# Natural Language Processing

This notebook is intended as a compilation of different tests and proofs of concept for possible new projects in Natural Language Processing (NLP).

## Concepts

- **Part-of-Speech (PoS):** Give a tag to every word of a text (tokens of a doc)
- **Name Entity Recognition (NER):** Classifies every possible span (set of tokens) based on its meaning (e.g. a person, corporation, date, etc.)
- **Word Embeddings:** Process needed to convert tokens in mathematical representations to be fed to the chosen Deep Learning (DL) architecture. There're several types:
    - **One-Hot encoding**: Every word in a vocabulary is translated into a one-hot encoded vector. This is a sparse vector, of the size of the vocabulary, full of zeros, with a one in the position where this word is found in the vocabulary. 
This could be a possible way to encode vectors, but naïvely erases all kind of semantic information from the vocabulary.
    - **Word Embeddings**: Here, the words are encoded into a non-sparse vector, where its values configure a spatial relationship between words which define how close they are in a distance/meaning analogy.

In [42]:
import numpy as np
import spacy
from spacy import displacy
from spacy.pipeline import TextCategorizer
from spacy.pipeline import Pipe

from scipy import spatial

## SpaCy

Testing basic behaviour of the [SpaCy library](https://spacy.io/).
First of all, it's needed to load the pretrained models that're going to be used during the notebook.

In [5]:
nlp_en = spacy.load('en_vectors_web_lg') #spacy.load('en')
nlp_es = spacy.load('es_core_news_md') #spacy.load('es')

In [2]:
# pip install spacy
# python -m spacy download en_core_web_sm

import spacy

# Load English tokenizer, tagger, parser, NER and word vectors
#nlp_en = spacy.load('en_core_web_sm')

# Process whole documents
text = (u"When Sebastian Thrun started working on self-driving cars at "
        u"Google in 2007, few people outside of the company took him "
        u"seriously. “I can tell you very senior CEOs of major American "
        u"car companies would shake my hand and turn away because I wasn’t "
        u"worth talking to,” said Thrun, now the co-founder and CEO of "
        u"online higher education startup Udacity, in an interview with "
        u"Recode earlier this week.")
doc = nlp(text)

# Find named entities, phrases and concepts
for entity in doc.ents:
    print(entity.text, entity.label_)

# Determine semantic similarities
doc1 = nlp(u"my fries were super gross")
doc2 = nlp(u"such disgusting fries")
similarity = doc1.similarity(doc2)
print(doc1.text, doc2.text, similarity)

NameError: name 'nlp' is not defined

Here, an spanish pretrained model is loaded and a brief text is passed through it, resulting in the *doc* object. The entire useful information resulting from passing the text through the model is stored in *doc*. Several attributes can be taken from the object, such as the tokens detected (including punctuation marks), a coarse-grained part-of-speech and the syntactic dependency relation. 

In [5]:
text = (u"Con cien cañones por banda "
        u"viento en popa a toda vela "
        u"no corta el mar, sino vuela "
        u"un velero bergantín.")
doc = nlp_es(text)

print(doc.text)
for token in doc:
    print(token.text, token.pos_, token.dep_)
    
#doc = nlp('Wall Street Journal just published an interesting piece on crypto currencies')
 
for token in doc:
    print("{0}/{1} <--{2}-- {3}/{4}".format(
        token.text, token.tag_, token.dep_, token.head.text, token.head.tag_))

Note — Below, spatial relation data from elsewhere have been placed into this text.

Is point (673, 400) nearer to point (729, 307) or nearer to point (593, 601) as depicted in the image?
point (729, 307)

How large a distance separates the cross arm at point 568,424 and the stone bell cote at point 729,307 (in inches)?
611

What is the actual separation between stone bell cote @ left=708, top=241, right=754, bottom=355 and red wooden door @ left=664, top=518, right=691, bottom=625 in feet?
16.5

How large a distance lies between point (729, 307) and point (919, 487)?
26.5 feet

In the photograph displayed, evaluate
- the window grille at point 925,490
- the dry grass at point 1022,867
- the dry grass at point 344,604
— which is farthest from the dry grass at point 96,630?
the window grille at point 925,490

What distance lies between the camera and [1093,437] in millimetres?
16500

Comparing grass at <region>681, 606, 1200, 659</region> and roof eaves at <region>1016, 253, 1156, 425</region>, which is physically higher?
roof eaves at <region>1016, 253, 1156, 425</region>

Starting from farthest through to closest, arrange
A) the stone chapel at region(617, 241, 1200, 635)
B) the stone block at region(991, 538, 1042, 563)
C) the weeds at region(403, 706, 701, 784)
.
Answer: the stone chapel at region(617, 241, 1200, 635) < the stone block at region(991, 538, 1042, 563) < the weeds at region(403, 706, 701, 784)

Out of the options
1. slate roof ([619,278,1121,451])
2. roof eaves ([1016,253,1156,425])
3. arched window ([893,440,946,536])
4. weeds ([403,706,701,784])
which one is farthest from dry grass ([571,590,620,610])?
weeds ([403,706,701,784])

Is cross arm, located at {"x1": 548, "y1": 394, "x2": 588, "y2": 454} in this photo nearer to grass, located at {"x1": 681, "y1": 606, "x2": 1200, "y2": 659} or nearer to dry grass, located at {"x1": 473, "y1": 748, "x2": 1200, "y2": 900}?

Con cien cañones por banda viento en popa a toda vela no corta el mar, sino vuela un velero bergantín.
Con ADP case
cien NUM nummod
cañones NOUN obl
por ADP case
banda NOUN nmod
viento NOUN amod
en ADP case
popa NOUN nmod
a ADP case
toda DET det
vela NOUN nmod
no ADV advmod
corta VERB amod
el DET det
mar NOUN nsubj
, PUNCT punct
sino CONJ cc
vuela VERB ROOT
un DET det
velero NOUN amod
bergantín ADJ obj
. PUNCT punct
Con/ADP__AdpType=Prep <--case-- cañones/NOUN__Gender=Masc|Number=Plur
cien/NUM__Number=Plur|NumType=Card <--nummod-- cañones/NOUN__Gender=Masc|Number=Plur
cañones/NOUN__Gender=Masc|Number=Plur <--obl-- vuela/VERB__Mood=Ind|Number=Sing|Person=3|Tense=Pres|VerbForm=Fin
por/ADP__AdpType=Prep <--case-- banda/NOUN__Gender=Fem|Number=Sing
banda/NOUN__Gender=Fem|Number=Sing <--nmod-- cañones/NOUN__Gender=Masc|Number=Plur
viento/NOUN__Gender=Masc|Number=Sing <--amod-- cañones/NOUN__Gender=Masc|Number=Plur
en/ADP__AdpType=Prep <--case-- popa/NOUN__Gender=Fem|Number=Sing
popa/NOUN__G

It's possible to visualize some useful information in a graphical mode, like for example the relation between the tokens of the text corpus.

In [28]:
displacy.render(doc, style='dep', jupyter=True)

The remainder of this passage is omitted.